### WHAT IS REQUIRED
The answer must consist solely of the lines from the one containing "Fall alphabet letter X - stock photo" through the last line of the records below, repeated exactly, with all pictures omitted.

### INPUT FOR THIS TASK
* * * * * * *

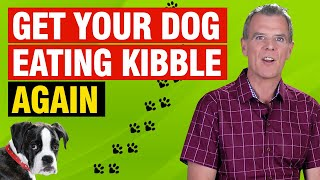 Dog Won't Eat Kibble (How to Solve The Problem)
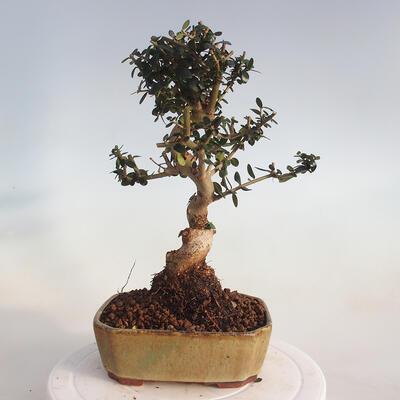 Bonsai-Schale 42 x 33 x 8 cm, graublaue Farbe - 3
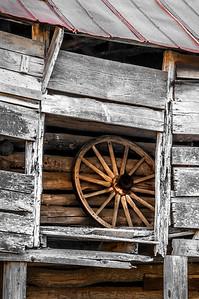 Old Wood Study 28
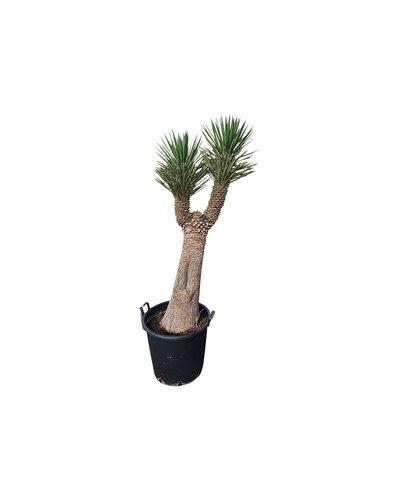 "Yucca filifera ""Multihead""  (YFM-9)"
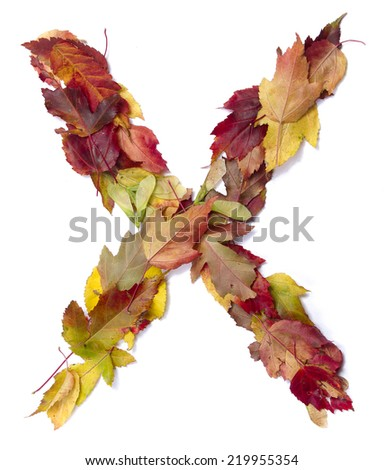 Fall alphabet letter X - stock photo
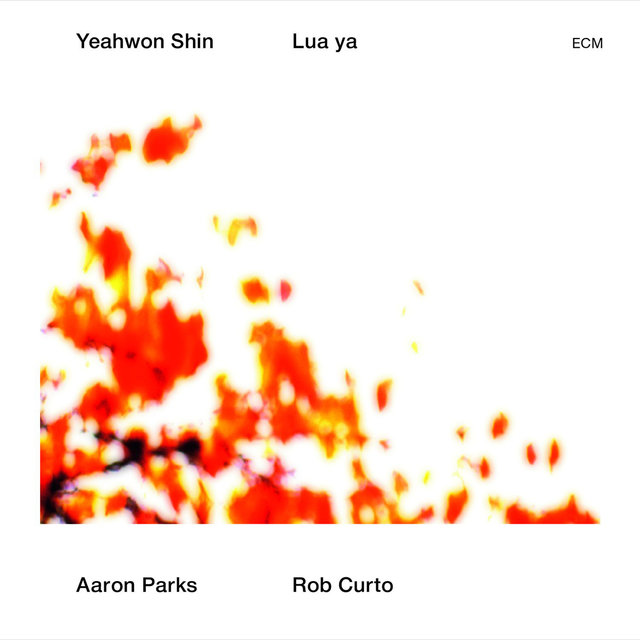 Cover art for album  by Yeahwon Shin, Aaron Parks, Rob Curto
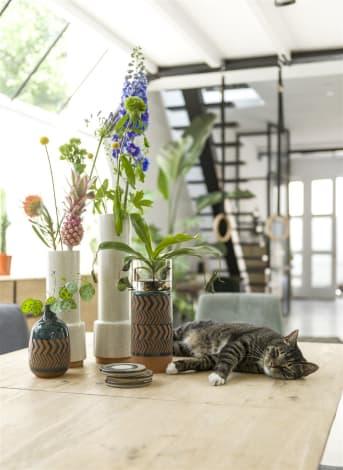 Kandelaar LENA van COCO maison heeft een beetje Afrikaanse/Etnische looks, die perfect passen binnen de interieurtrend van nu: Bohemian. Geef je huis dus een snelle nieuwe boho touch met deze kandelaar! LENA is gemaakt van keramiek en glas, zodat je kaars of waxinelichtje goed beschermd is.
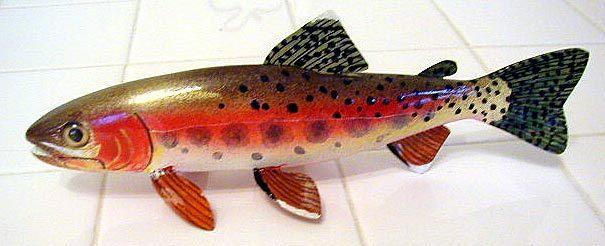 Golden_trout_600a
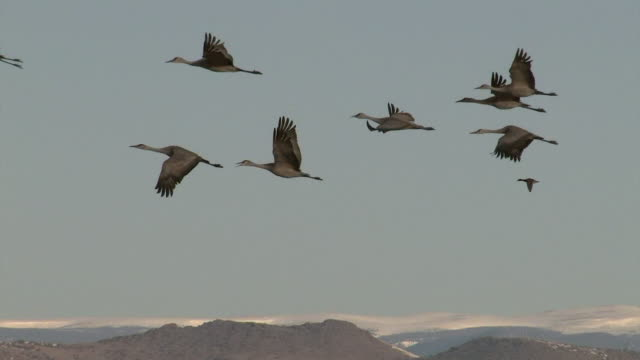 ms shot of a flock of greater sandhill cranes (grus canadensis) taking off and flying in front of the snow capped mountains (with sound) - crane stock videos and b-roll footage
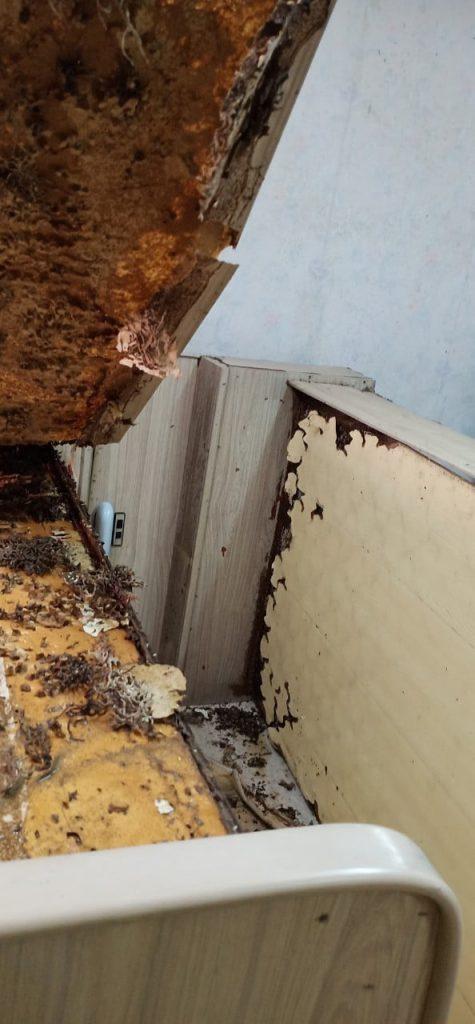 บริการกำจัดปลวก (Termites Services) 3
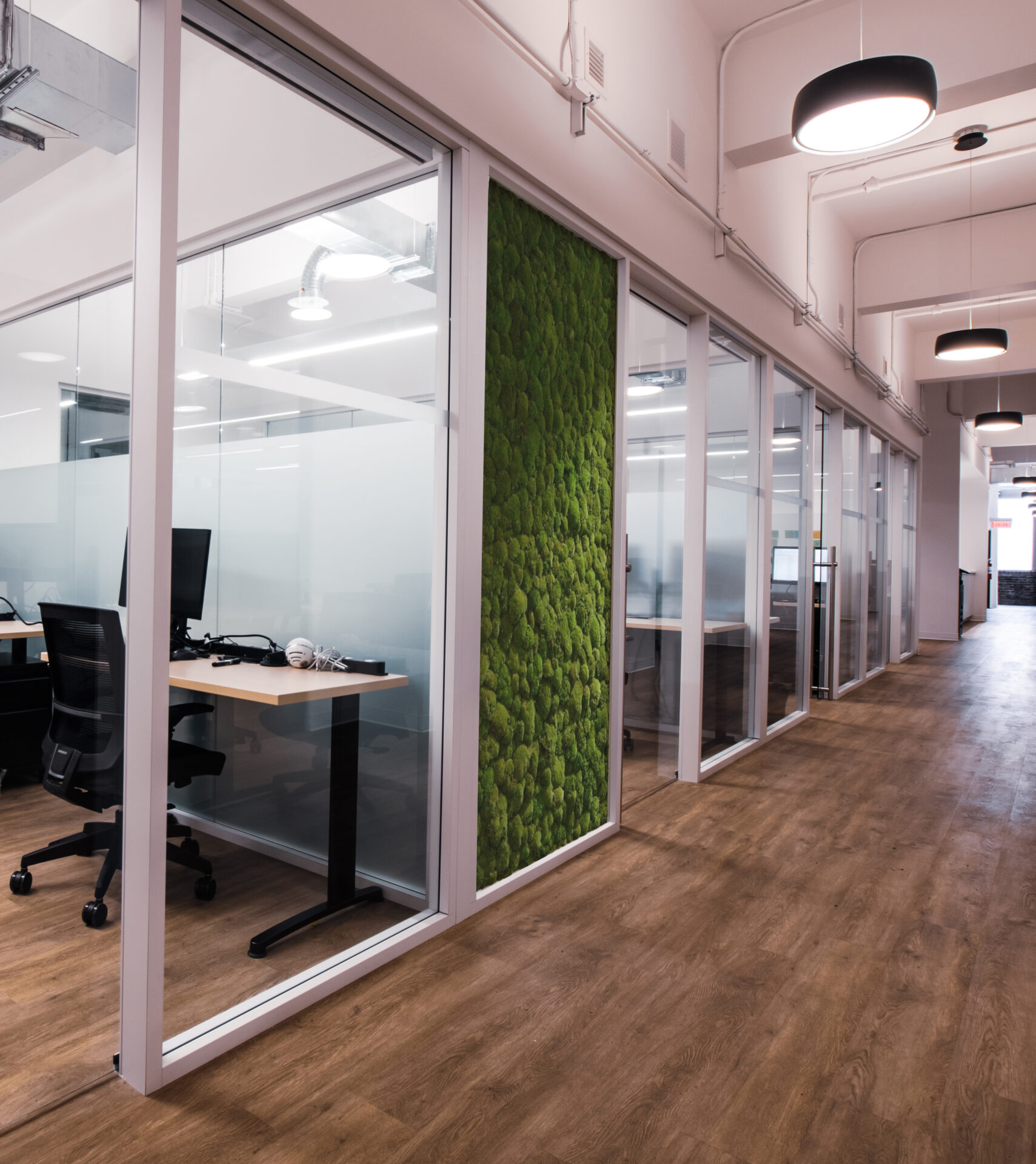 Starwall's versatility in action:  Living Moss panel integrated in place of glass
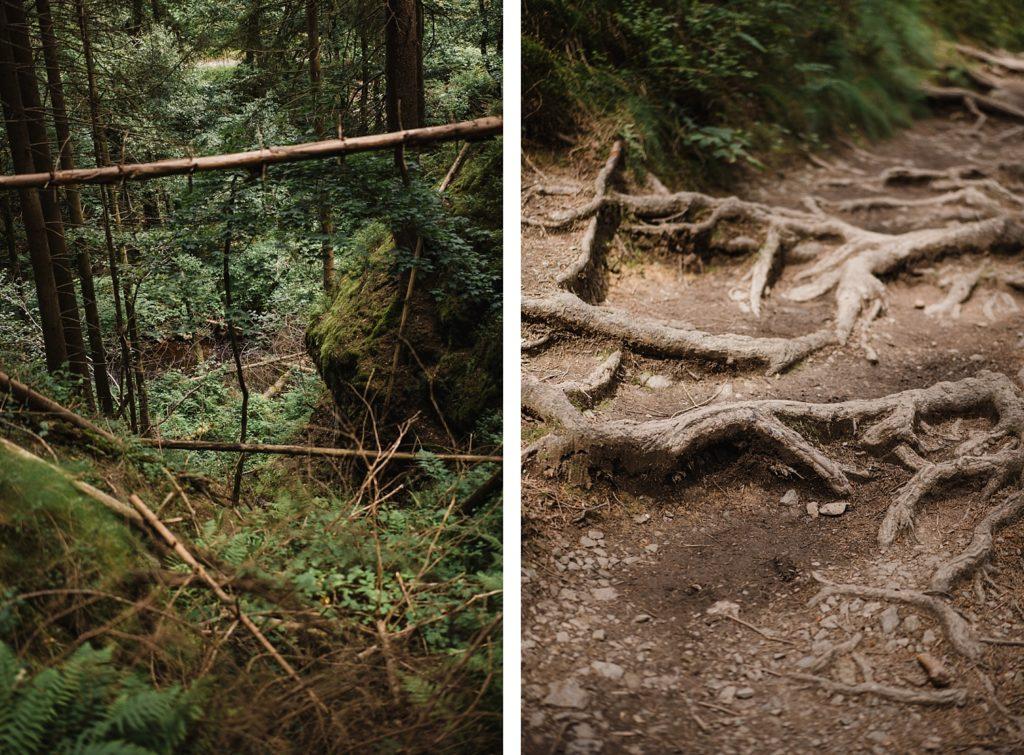 Randonnée de 9km aux Trôs-Marets dans un canyon belge 21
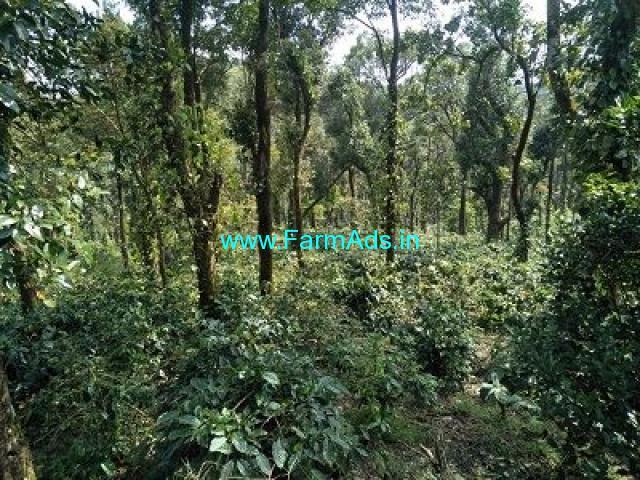 12 Acre Farm Land for Sale Near Mudigere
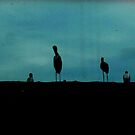 Silhouette by Thet Htut
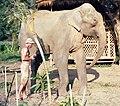 Elephant maximus.jpg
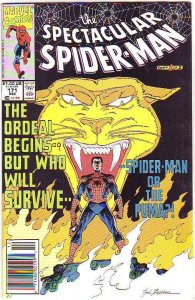 Spider-Man, Peter Parker Spectacular #171 (Feb-91) NM/NM- High-Grade Spider-Man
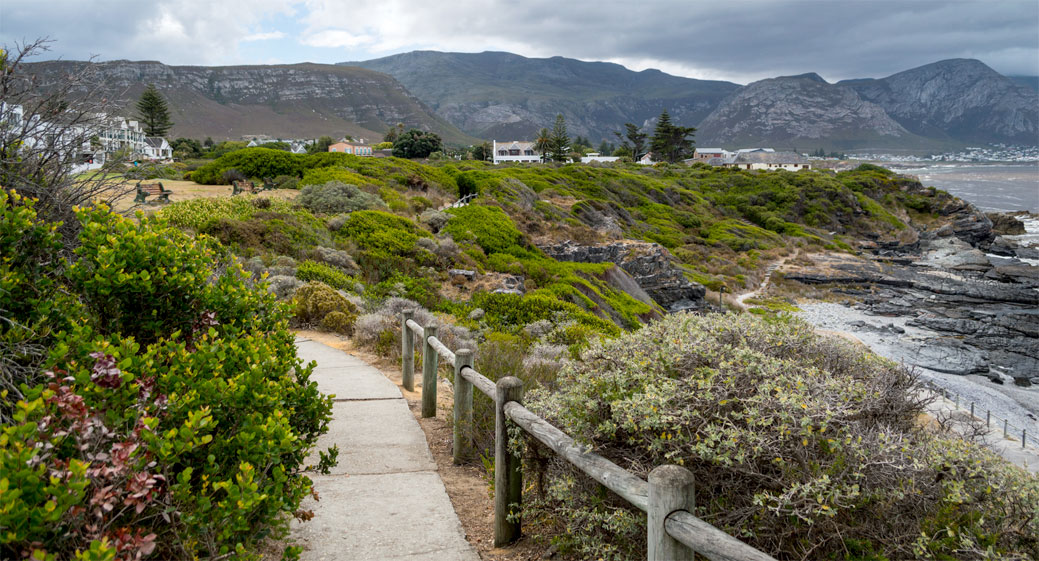 Your favourite thing about Hermanus….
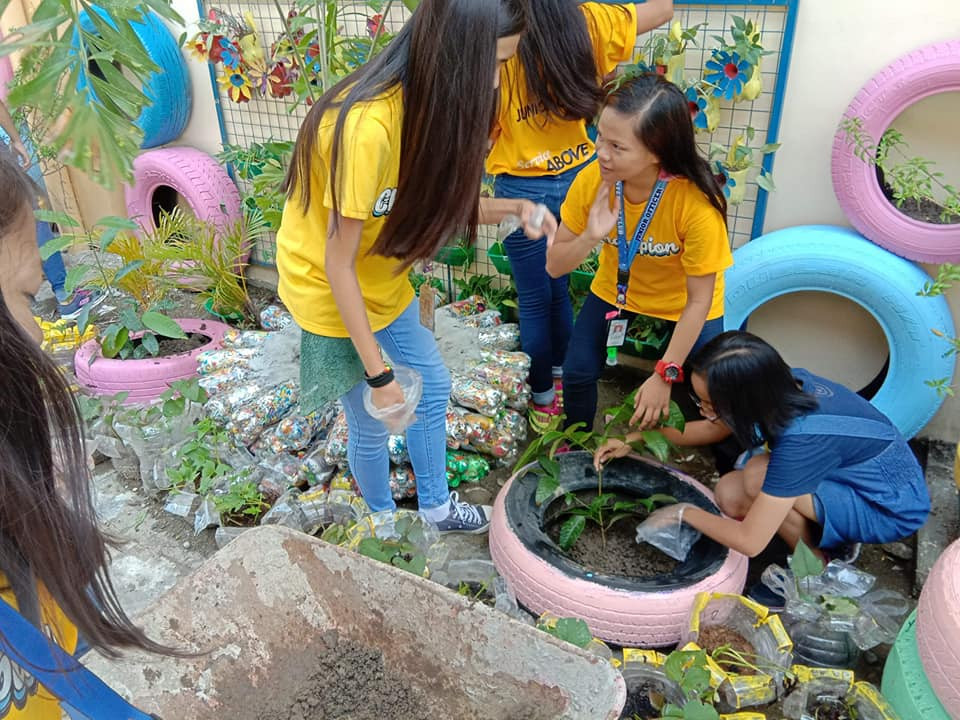 Interact in Recycled Plantbox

* * * * * * *

### SOLUTION
 Fall alphabet letter X - stock photo
 Cover art for album  by Yeahwon Shin, Aaron Parks, Rob Curto
 Kandelaar LENA van COCO maison heeft een beetje Afrikaanse/Etnische looks, die perfect passen binnen de interieurtrend van nu: Bohemian. Geef je huis dus een snelle nieuwe boho touch met deze kandelaar! LENA is gemaakt van keramiek en glas, zodat je kaars of waxinelichtje goed beschermd is.
 Golden_trout_600a
 ms shot of a flock of greater sandhill cranes (grus canadensis) taking off and flying in front of the snow capped mountains (with sound) - crane stock videos and b-roll footage
 บริการกำจัดปลวก (Termites Services) 3
 Starwall's versatility in action:  Living Moss panel integrated in place of glass
 Randonnée de 9km aux Trôs-Marets dans un canyon belge 21
 12 Acre Farm Land for Sale Near Mudigere
 Silhouette by Thet Htut
 Elephant maximus.jpg
 Spider-Man, Peter Parker Spectacular #171 (Feb-91) NM/NM- High-Grade Spider-Man
 Your favourite thing about Hermanus….
 Interact in Recycled Plantbox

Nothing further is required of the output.